Return every line from the one with "- не оставляйте" through the one with "Рамза Виктория", inclusive, exactly as it appears below.

> Material for the task
·····

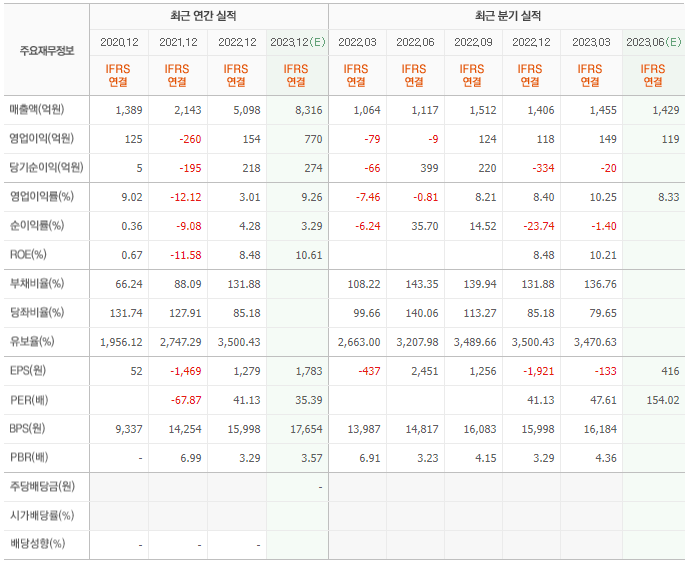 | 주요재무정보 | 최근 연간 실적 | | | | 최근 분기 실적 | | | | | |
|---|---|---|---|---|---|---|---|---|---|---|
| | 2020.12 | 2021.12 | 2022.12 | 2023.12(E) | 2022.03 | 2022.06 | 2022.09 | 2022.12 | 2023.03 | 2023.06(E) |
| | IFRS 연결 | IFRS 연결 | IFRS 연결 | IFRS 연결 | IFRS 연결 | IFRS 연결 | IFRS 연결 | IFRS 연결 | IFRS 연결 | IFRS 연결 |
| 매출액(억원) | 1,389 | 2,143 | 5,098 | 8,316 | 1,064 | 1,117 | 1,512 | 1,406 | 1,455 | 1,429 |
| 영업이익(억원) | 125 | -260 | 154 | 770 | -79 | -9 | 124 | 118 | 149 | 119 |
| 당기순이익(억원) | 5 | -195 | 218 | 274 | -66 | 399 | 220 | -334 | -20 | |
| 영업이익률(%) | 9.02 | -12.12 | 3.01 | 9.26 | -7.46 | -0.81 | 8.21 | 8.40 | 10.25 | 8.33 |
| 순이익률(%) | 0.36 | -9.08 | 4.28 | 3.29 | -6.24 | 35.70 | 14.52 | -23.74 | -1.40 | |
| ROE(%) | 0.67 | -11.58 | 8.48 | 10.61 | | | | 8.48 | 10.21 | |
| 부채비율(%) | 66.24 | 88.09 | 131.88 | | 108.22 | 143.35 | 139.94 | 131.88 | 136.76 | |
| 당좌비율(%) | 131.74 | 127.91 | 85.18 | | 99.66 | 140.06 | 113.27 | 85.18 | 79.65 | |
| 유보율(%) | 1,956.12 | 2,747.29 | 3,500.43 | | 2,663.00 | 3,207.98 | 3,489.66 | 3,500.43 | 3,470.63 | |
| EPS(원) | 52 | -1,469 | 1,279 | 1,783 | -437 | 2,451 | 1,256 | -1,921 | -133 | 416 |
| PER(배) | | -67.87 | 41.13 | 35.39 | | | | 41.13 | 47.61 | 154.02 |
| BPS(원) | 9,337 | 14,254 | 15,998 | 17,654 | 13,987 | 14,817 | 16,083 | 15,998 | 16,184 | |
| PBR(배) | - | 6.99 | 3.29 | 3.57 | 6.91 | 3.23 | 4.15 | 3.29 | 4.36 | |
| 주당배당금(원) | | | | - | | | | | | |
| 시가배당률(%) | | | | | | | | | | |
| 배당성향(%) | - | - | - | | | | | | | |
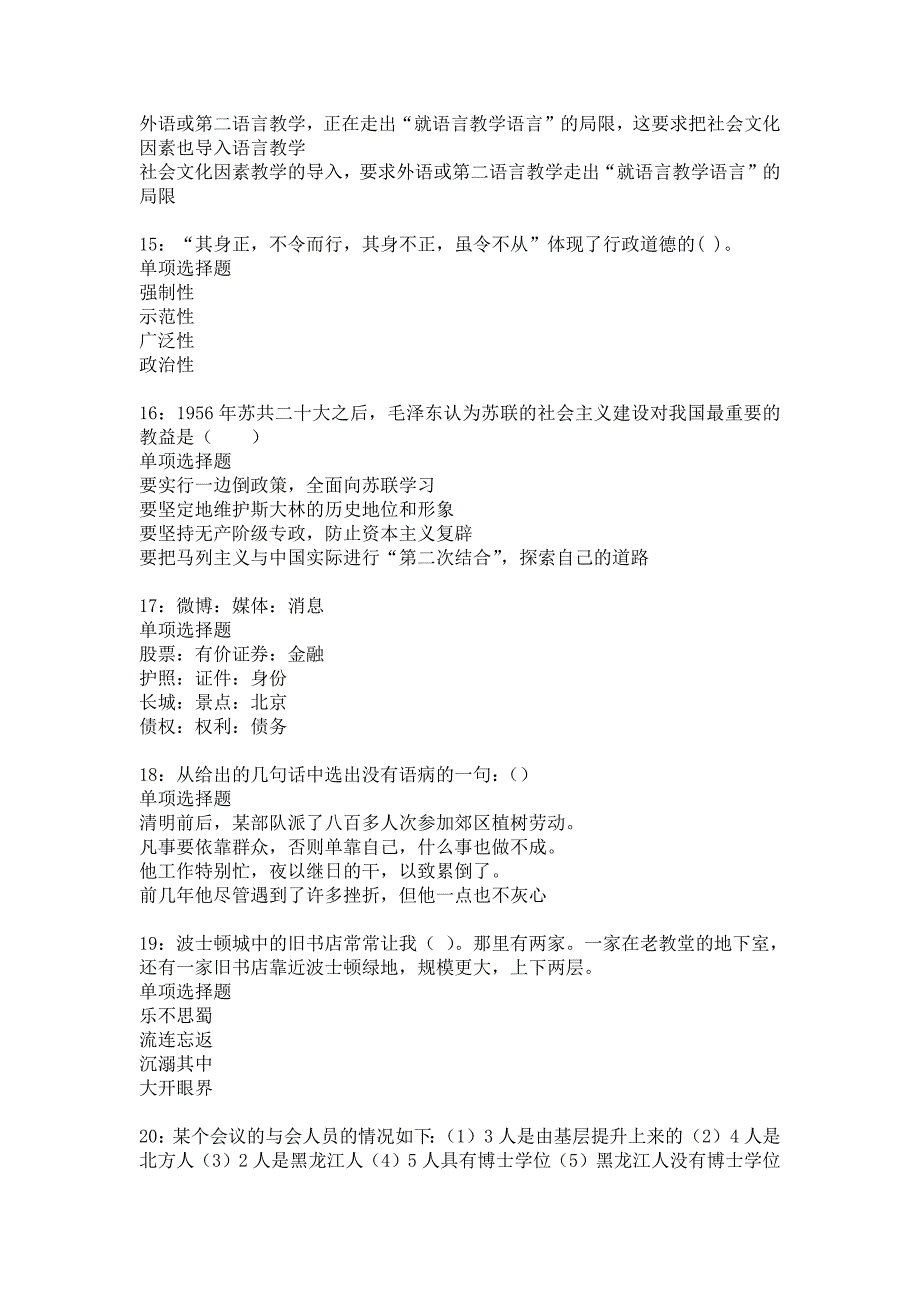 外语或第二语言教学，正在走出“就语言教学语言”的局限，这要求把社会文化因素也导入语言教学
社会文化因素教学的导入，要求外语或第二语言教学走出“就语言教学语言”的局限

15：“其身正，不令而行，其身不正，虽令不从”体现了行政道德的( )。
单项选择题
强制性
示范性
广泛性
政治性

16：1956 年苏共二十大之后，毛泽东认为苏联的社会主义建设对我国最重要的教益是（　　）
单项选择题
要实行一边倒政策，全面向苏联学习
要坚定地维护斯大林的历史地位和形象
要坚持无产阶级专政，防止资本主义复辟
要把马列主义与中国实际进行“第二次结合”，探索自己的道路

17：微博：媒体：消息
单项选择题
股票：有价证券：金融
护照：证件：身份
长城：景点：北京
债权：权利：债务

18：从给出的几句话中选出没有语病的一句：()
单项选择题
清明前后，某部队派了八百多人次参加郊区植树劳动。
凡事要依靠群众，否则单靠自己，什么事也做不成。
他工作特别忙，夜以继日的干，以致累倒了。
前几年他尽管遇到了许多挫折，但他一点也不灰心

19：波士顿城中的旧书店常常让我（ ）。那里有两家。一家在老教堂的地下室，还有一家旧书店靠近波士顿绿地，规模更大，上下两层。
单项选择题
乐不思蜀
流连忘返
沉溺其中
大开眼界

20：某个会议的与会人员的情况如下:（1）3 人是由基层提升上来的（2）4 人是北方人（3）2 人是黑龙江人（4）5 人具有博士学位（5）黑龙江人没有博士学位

·····

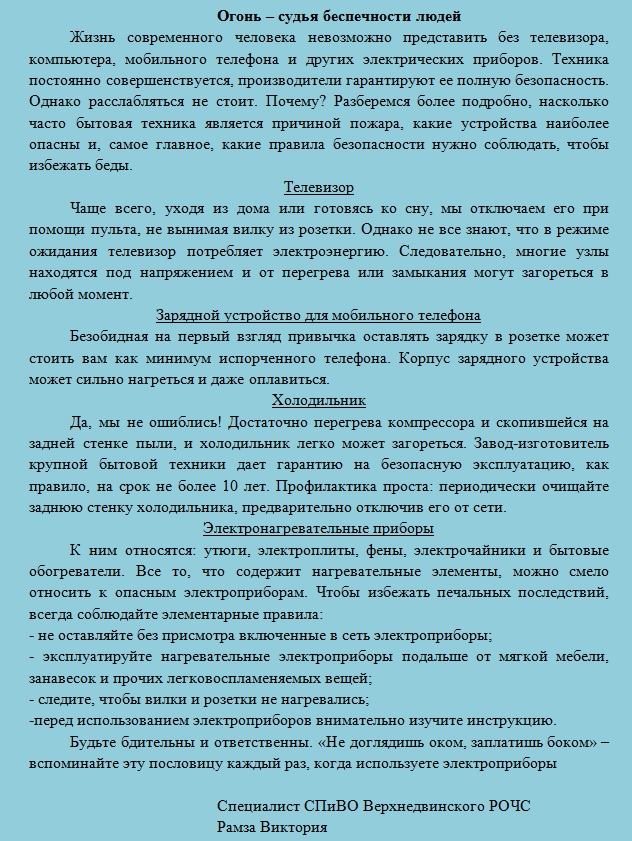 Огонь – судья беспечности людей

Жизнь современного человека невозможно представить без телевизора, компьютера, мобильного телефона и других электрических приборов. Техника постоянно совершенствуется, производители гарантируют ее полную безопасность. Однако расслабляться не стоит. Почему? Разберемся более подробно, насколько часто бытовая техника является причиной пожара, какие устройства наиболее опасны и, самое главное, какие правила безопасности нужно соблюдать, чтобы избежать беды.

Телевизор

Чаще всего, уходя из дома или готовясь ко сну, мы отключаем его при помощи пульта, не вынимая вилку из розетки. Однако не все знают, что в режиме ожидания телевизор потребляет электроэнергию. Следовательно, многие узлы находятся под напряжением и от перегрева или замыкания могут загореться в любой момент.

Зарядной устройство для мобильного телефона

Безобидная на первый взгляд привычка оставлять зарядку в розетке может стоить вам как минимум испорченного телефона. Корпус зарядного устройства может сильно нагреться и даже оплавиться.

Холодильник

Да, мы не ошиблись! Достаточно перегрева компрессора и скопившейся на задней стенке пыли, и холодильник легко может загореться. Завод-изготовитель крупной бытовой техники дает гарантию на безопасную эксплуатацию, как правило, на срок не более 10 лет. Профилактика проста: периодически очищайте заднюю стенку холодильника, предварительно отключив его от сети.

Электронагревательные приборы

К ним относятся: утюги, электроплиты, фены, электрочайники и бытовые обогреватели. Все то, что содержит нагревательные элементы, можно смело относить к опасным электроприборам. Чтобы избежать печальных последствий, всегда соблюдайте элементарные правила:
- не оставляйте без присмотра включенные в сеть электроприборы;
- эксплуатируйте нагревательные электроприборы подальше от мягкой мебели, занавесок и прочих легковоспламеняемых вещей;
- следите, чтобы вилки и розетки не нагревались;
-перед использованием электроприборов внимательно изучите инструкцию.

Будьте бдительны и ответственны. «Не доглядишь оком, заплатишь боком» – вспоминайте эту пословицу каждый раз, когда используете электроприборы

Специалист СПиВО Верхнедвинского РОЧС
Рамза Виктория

·····

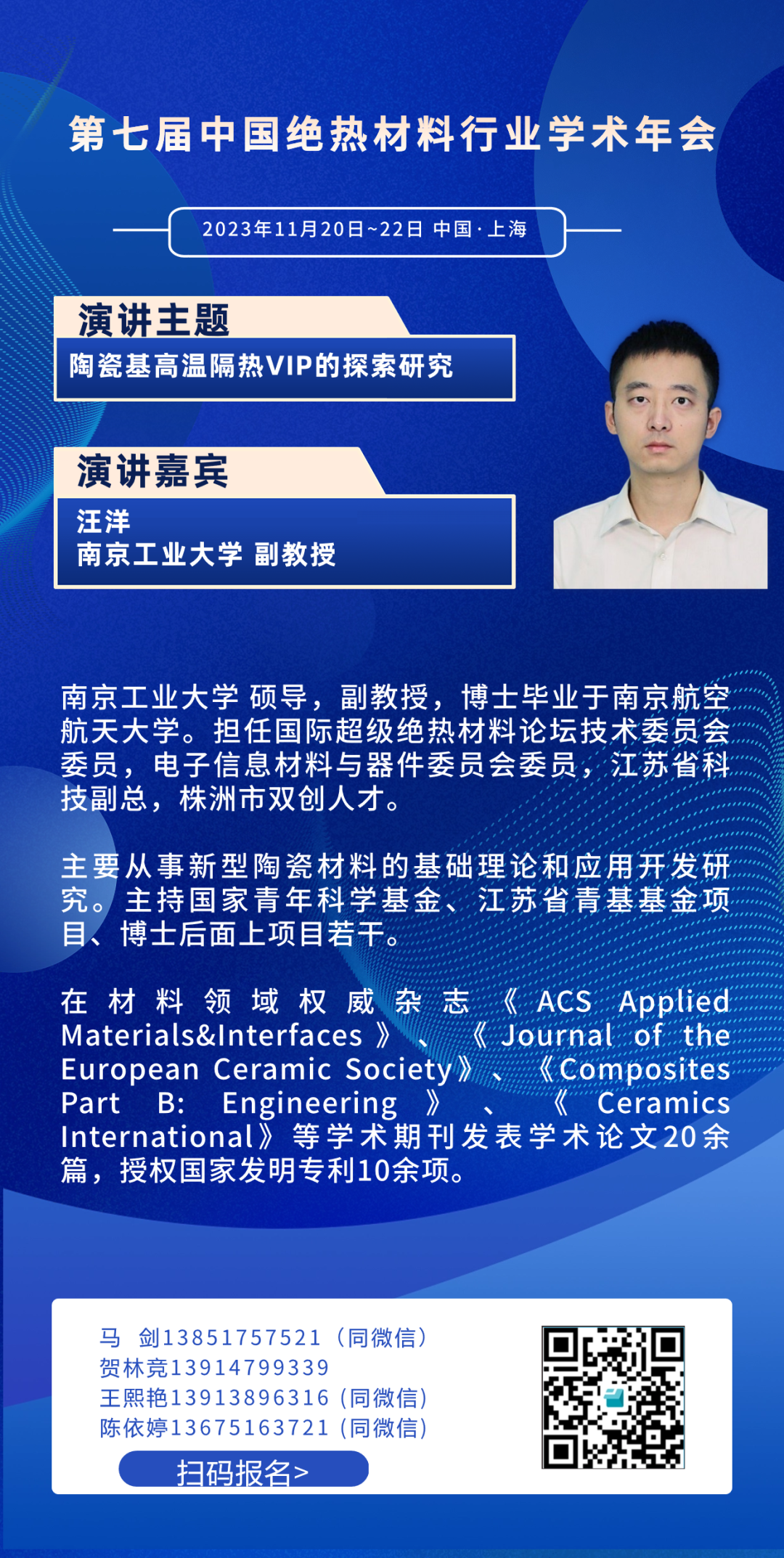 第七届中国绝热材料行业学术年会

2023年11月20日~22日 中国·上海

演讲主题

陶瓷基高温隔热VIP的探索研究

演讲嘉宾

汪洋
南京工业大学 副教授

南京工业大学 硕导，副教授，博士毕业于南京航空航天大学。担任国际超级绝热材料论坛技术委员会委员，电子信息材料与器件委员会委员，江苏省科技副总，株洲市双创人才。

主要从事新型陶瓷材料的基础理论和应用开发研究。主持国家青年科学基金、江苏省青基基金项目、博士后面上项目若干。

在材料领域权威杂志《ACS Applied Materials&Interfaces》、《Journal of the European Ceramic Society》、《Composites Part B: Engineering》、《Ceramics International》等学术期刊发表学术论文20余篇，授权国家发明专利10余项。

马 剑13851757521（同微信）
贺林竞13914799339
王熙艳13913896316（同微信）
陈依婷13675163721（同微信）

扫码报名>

·····

> Solution
- не оставляйте без присмотра включенные в сеть электроприборы;
- эксплуатируйте нагревательные электроприборы подальше от мягкой мебели, занавесок и прочих легковоспламеняемых вещей;
- следите, чтобы вилки и розетки не нагревались;
-перед использованием электроприборов внимательно изучите инструкцию.

Будьте бдительны и ответственны. «Не доглядишь оком, заплатишь боком» – вспоминайте эту пословицу каждый раз, когда используете электроприборы

Специалист СПиВО Верхнедвинского РОЧС
Рамза Виктория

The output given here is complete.